Dataset records ::
◇ ◇ ◇ ◇
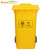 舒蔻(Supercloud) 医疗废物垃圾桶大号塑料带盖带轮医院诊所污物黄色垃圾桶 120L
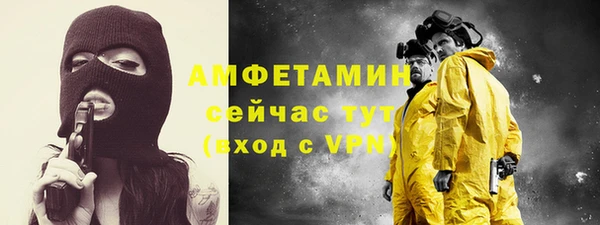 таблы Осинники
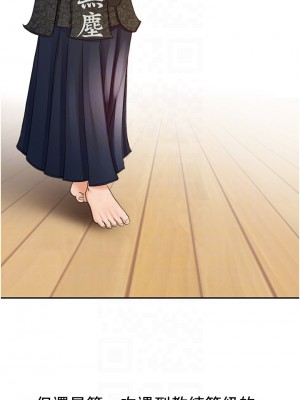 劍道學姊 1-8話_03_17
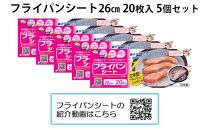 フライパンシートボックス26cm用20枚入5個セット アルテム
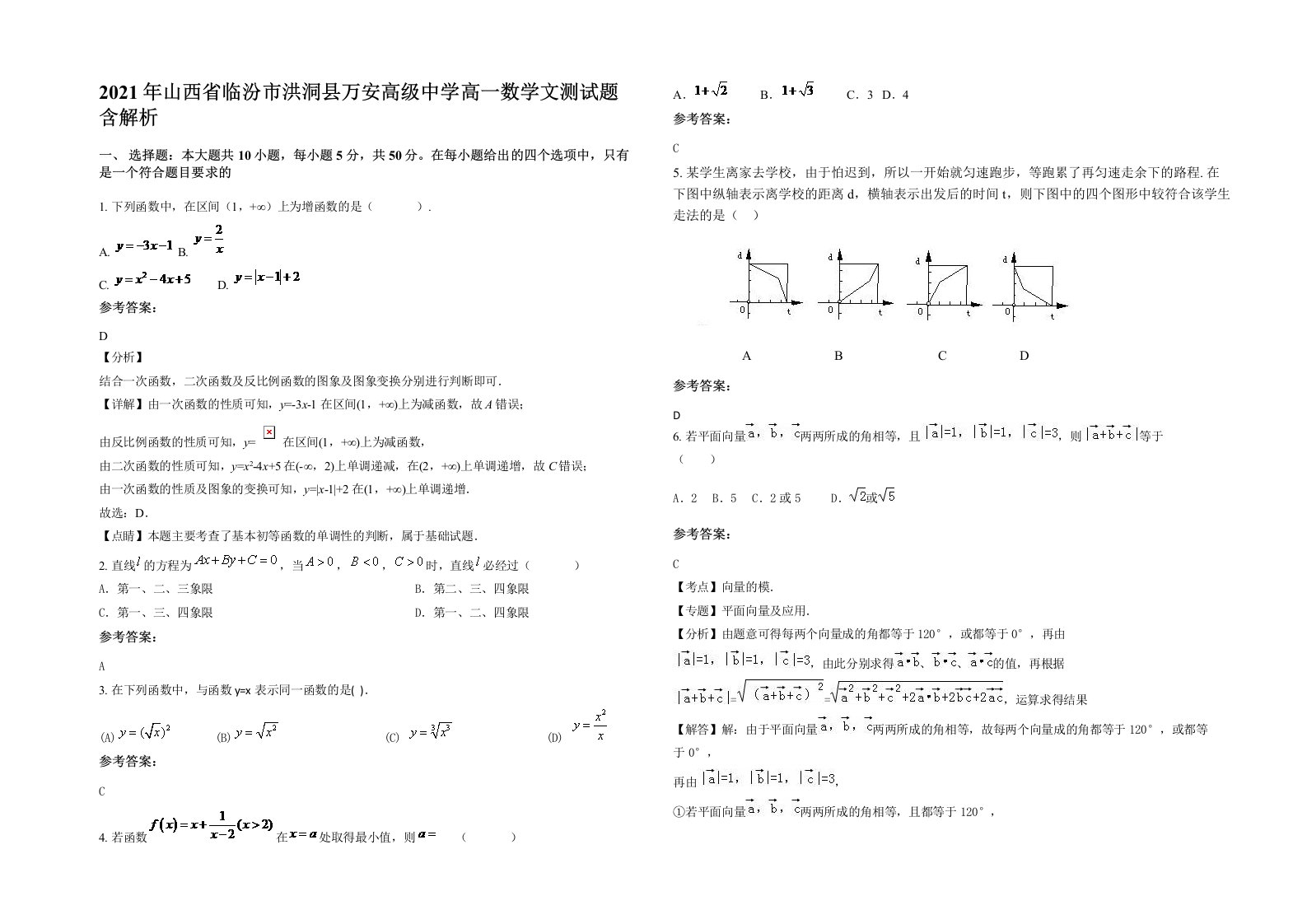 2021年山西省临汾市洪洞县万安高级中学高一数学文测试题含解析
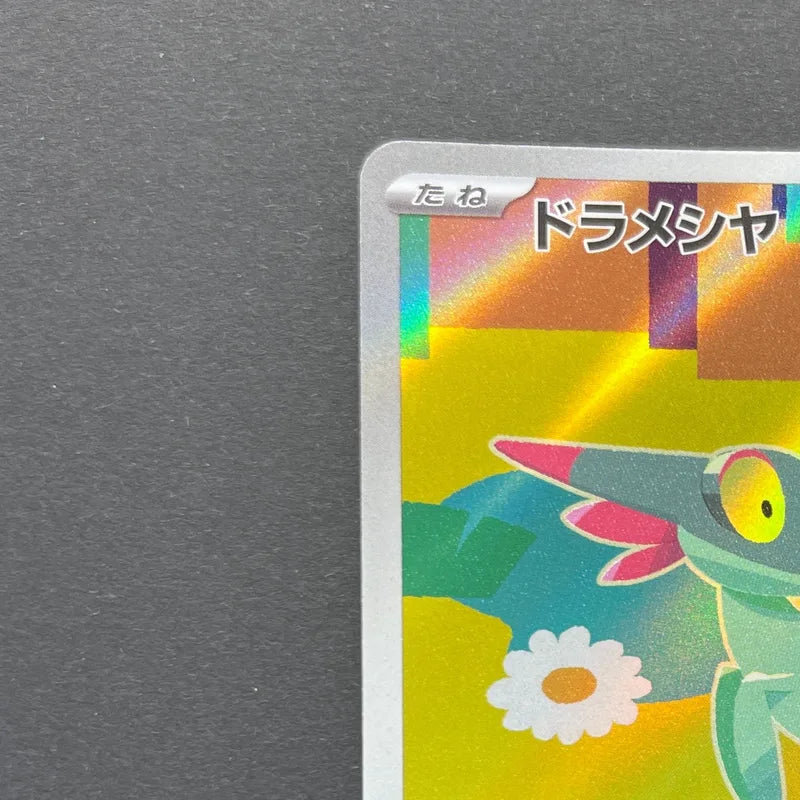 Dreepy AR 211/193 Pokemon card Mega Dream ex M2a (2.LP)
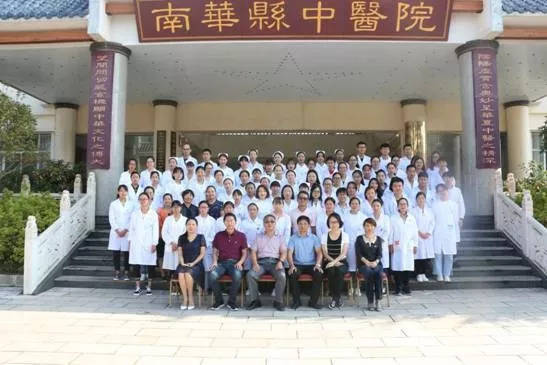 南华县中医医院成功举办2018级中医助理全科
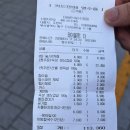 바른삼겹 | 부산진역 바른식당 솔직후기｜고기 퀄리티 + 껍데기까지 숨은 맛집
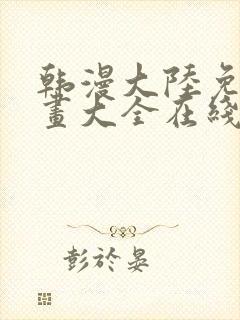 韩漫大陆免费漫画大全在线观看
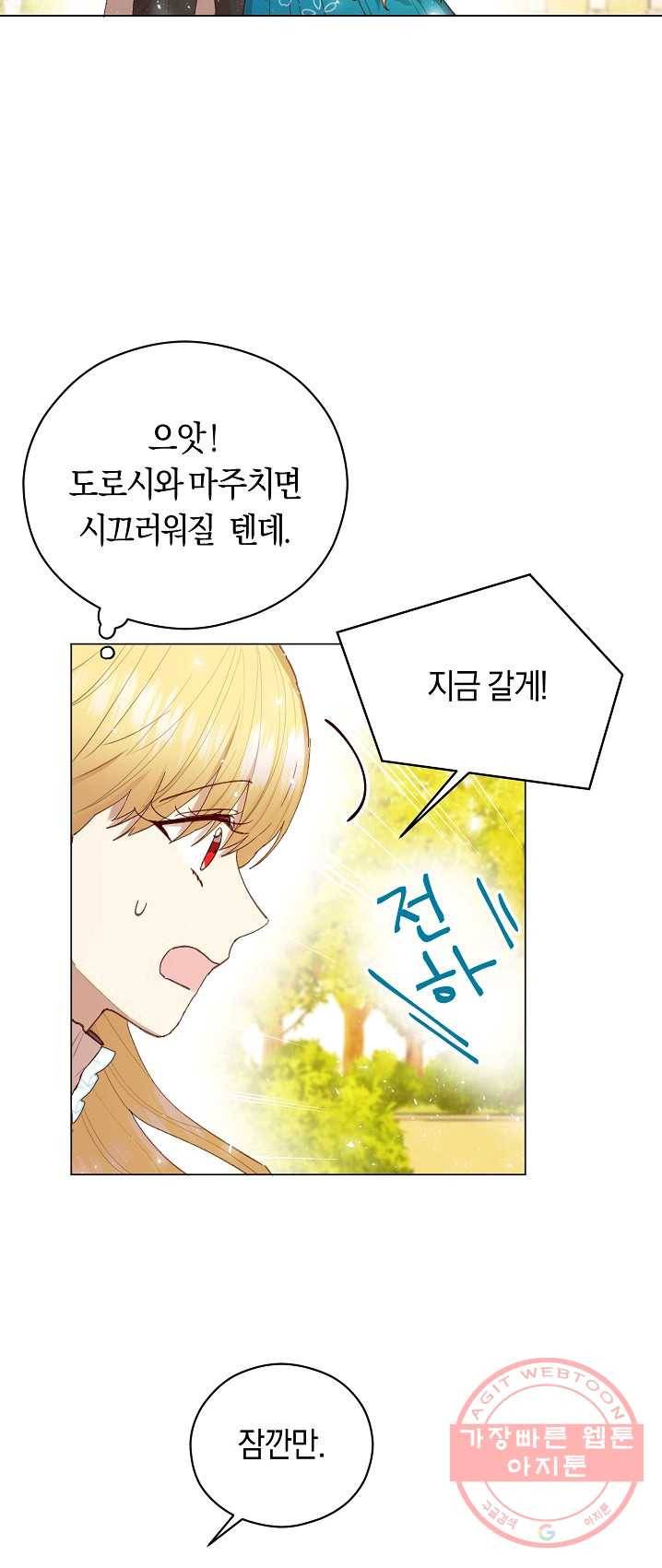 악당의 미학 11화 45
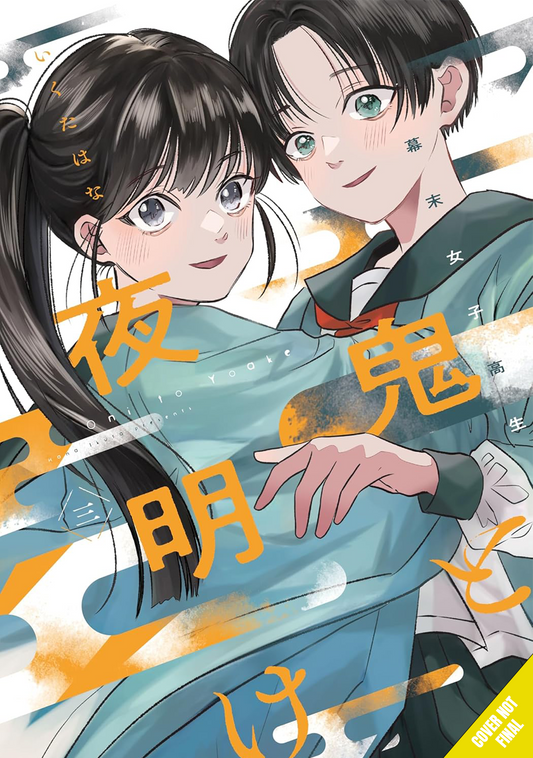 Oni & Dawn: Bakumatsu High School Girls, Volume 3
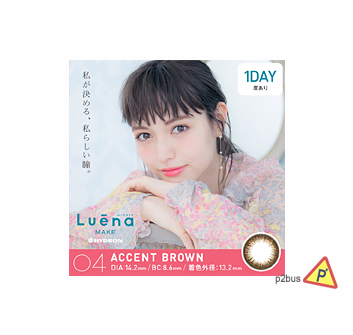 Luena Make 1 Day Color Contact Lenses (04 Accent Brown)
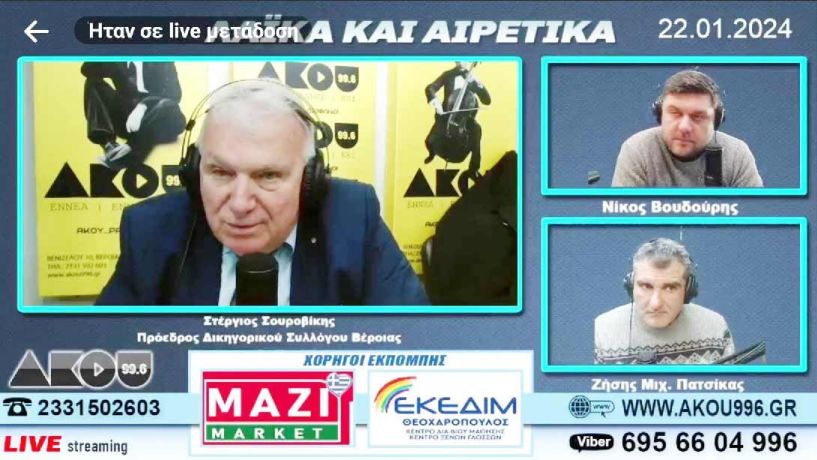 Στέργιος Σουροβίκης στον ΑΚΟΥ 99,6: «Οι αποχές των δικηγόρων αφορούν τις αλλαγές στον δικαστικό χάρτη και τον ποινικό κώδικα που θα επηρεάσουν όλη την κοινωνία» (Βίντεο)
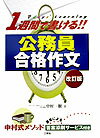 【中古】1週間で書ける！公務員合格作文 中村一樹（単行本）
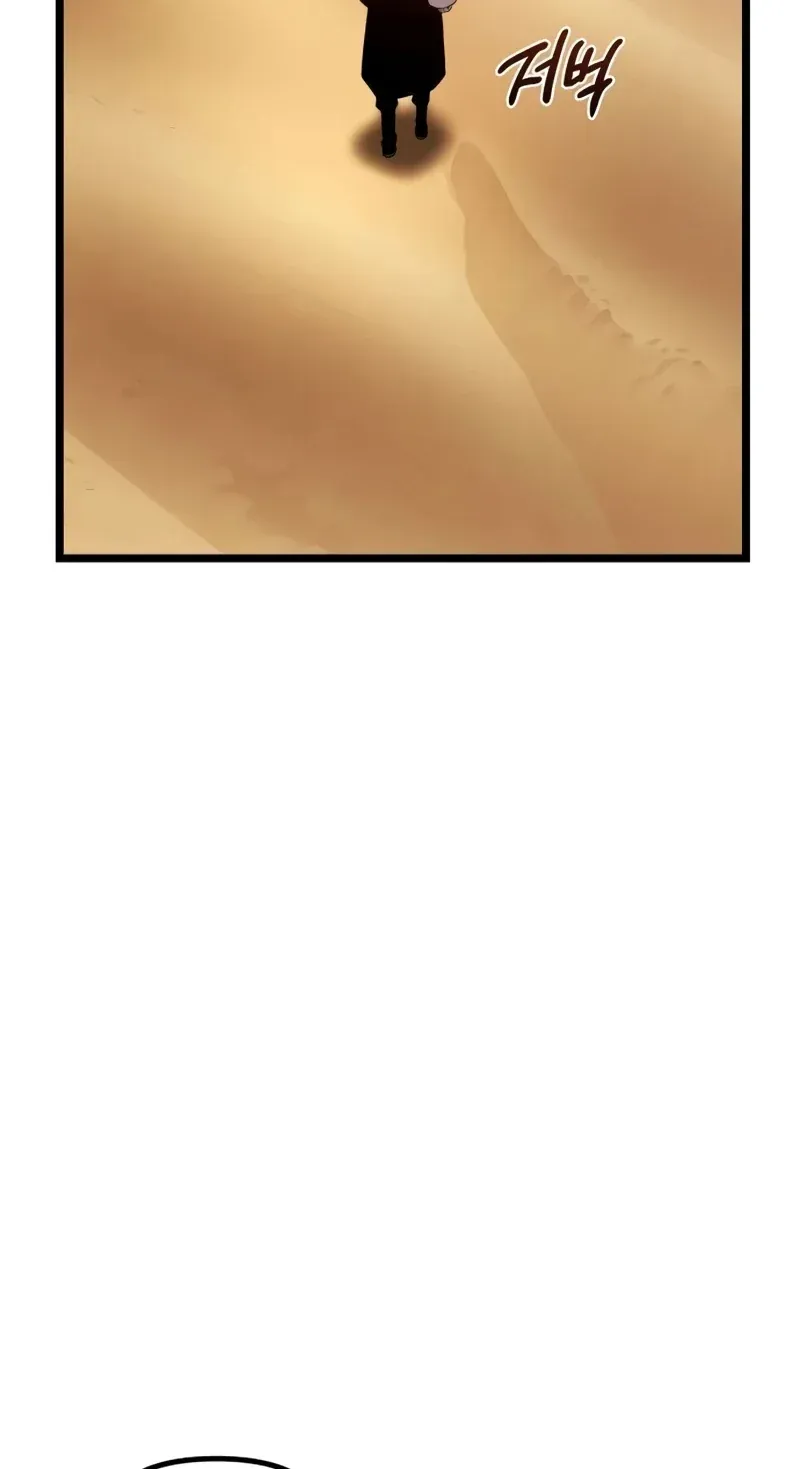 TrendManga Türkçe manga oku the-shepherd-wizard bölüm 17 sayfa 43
◇ ◇ ◇ ◇
Your goal ::
From the line containing "악당의 미학 11화 45" down to the last line of the entries above, set down every line exactly. Omit all pictures.

Task solution ::
 악당의 미학 11화 45
 Oni & Dawn: Bakumatsu High School Girls, Volume 3
 Luena Make 1 Day Color Contact Lenses (04 Accent Brown)
 Στέργιος Σουροβίκης στον ΑΚΟΥ 99,6: «Οι αποχές των δικηγόρων αφορούν τις αλλαγές στον δικαστικό χάρτη και τον ποινικό κώδικα που θα επηρεάσουν όλη την κοινωνία» (Βίντεο)
 【中古】1週間で書ける！公務員合格作文 中村一樹（単行本）
 TrendManga Türkçe manga oku the-shepherd-wizard bölüm 17 sayfa 43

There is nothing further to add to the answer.